Por eso, cuando su madre Camille Carrillo escuchó que un perro podía cuidar a su hija, que nació con hidrocefalia congénita y perlesía cerebral, y hasta salvarle la vida, no lo pensó dos veces y con mucho esfuerzo consiguió el apoyo del programa Dedicate Animal Serving Human Always (Dasha), quienes entrenaron a un perro de la raza Labradoodle llamado Lincoln.

El can de un año llegó a la casa para llenarla de alegría y de un ambiente de tranquilidad. Esto porque ahora la madre, quien no se separaba de la niña velando que estuviese bien en todo momento, puede hacer otras cosas en el hogar y dejar a Gabriela junto a su fiel amigo, quien está al pendiente de todo lo que esta necesite.
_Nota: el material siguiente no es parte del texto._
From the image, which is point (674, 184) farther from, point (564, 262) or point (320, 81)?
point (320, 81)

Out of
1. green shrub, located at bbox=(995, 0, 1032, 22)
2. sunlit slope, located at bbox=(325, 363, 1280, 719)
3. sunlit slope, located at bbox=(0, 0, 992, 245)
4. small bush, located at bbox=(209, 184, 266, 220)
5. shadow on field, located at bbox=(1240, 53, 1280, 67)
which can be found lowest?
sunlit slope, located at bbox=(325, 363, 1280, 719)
“Sus entrenadores estuvieron una semana con nosotros para que Lincoln se acostumbrara a su nueva familia, al principio lloró pero después se adaptó”, comentó la madre.

Camille explicó que el perro responde a comandos básicos dados en inglés y que como parte de su entrenamiento él huele a la niña, la lame para detectar algún problema con su condición, duerme con ella y ladra en caso de una emergencia. “Cuando le va a dar una convulsión, segundos antes él se pone inquieto, da vueltas cerca de ella y ladra”, añadió Camille.
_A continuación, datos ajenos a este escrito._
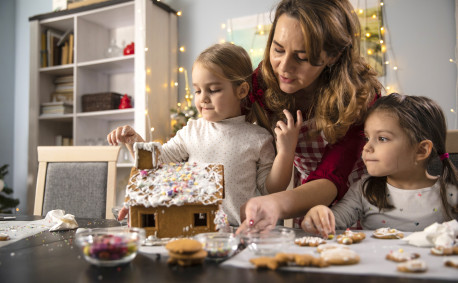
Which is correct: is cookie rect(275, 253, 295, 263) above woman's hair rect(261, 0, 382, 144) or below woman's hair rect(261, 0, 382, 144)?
below

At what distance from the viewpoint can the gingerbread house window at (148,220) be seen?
0.89 metres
Asimismo, indicó que Lincoln siempre acompaña a la niña hasta tanto reciba algún otro comando. Esto también le permite a la familia poder salir más a menudo con la confianza de que el perro les alertará sobre cualquier situación que pudiese enfrentar Gabriela.

“Ya ella no llora ni se despierta en la noche y es la primera vez que mi hija tiene un amigo”, comentó con emoción la madre.
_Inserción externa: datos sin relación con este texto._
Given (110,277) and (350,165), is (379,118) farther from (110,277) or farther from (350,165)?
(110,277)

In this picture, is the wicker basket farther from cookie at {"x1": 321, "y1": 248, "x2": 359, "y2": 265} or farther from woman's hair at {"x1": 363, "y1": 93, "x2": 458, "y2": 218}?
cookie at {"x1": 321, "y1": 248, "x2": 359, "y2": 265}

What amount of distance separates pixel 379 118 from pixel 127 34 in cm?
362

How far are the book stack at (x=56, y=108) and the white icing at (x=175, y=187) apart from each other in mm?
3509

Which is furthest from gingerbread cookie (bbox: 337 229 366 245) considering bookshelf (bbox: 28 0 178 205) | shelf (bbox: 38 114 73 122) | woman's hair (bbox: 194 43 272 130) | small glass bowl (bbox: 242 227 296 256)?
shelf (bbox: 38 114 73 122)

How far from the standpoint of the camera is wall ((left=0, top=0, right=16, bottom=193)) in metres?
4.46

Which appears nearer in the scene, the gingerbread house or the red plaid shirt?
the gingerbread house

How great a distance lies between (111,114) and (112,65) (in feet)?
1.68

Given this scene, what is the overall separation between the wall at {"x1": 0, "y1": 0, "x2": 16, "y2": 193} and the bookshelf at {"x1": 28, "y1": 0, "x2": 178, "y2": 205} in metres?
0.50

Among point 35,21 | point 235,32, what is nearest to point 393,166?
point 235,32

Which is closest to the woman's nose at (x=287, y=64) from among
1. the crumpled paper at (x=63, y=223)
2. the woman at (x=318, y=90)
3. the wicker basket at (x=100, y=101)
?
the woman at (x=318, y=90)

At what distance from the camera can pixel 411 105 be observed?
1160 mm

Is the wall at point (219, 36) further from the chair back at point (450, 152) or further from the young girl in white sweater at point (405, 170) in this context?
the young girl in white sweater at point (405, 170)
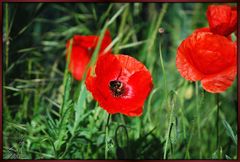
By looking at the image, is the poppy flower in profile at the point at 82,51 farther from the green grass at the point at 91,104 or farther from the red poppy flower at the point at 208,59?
the red poppy flower at the point at 208,59

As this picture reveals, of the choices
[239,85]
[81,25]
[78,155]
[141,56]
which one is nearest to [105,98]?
[78,155]

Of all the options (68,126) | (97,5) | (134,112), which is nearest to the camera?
(134,112)

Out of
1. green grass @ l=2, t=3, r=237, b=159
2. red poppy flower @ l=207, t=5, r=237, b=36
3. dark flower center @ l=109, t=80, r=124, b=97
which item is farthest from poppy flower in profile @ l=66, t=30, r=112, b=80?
red poppy flower @ l=207, t=5, r=237, b=36

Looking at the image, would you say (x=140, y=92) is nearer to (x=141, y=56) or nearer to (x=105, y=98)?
(x=105, y=98)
Para la abuelita Isabel de León, la llegada de Lincoln les ha dado tranquilidad. “Verla sonreír me da vida”, sostuvo.

“Si tenemos que hacer algo en cualquier parte de la casa, Lincoln se queda con ella y nos avisa si pasa algo”, señaló la abuela, quien es todo amor para la pequeña.

Pero no todo en la vida de Lincoln es trabajo, también tiene sus momentos para jugar con los miembros de la familia y disfrutar al aire libre.

Sin embargo, aunque Lincoln es un bálsamo para esta familia, no todo ha sido fácil, pues al momento de visitar lugares públicos y privados se han topado con personas que no conocen sobre la ley que protege a los perros de servicio y les prohiben la entrada.

“Me ha pasado en hospitales, tiendas por departamento y hasta en restaurantes y es triste que haya tanto desconocimiento”, expresó Camille.

 
Enfermero de cuatro patas

Lincoln es el fiel cuidador de la pequeña Gabriela, niña que nació con hidrocefalia congénita y perlesía cerebral.


Reiteró que su perro siempre está identificado y está certificado como can de servicio. Aclaró que por Ley Hippa no tiene que decir cuál es el diagnóstico de su hija que requiere la asistencia del animal y solo de ser necesario muestra la documentación del perro.

“En muchos lugares tengo que explicarle a los guardias de seguridad y empleados las funciones que hace Lincoln”, dijo la madre.

“A donde quiera que va Gabriela, va Lincoln, él está trabajando y no es una mascota”, mencionó.

Camille agradeció a todas las personas, entidades y empresas, en especial de Guayama, que cooperaron con los gastos del entrenamiento de Lincoln, regalo que le hicieron a su hija Gabriela.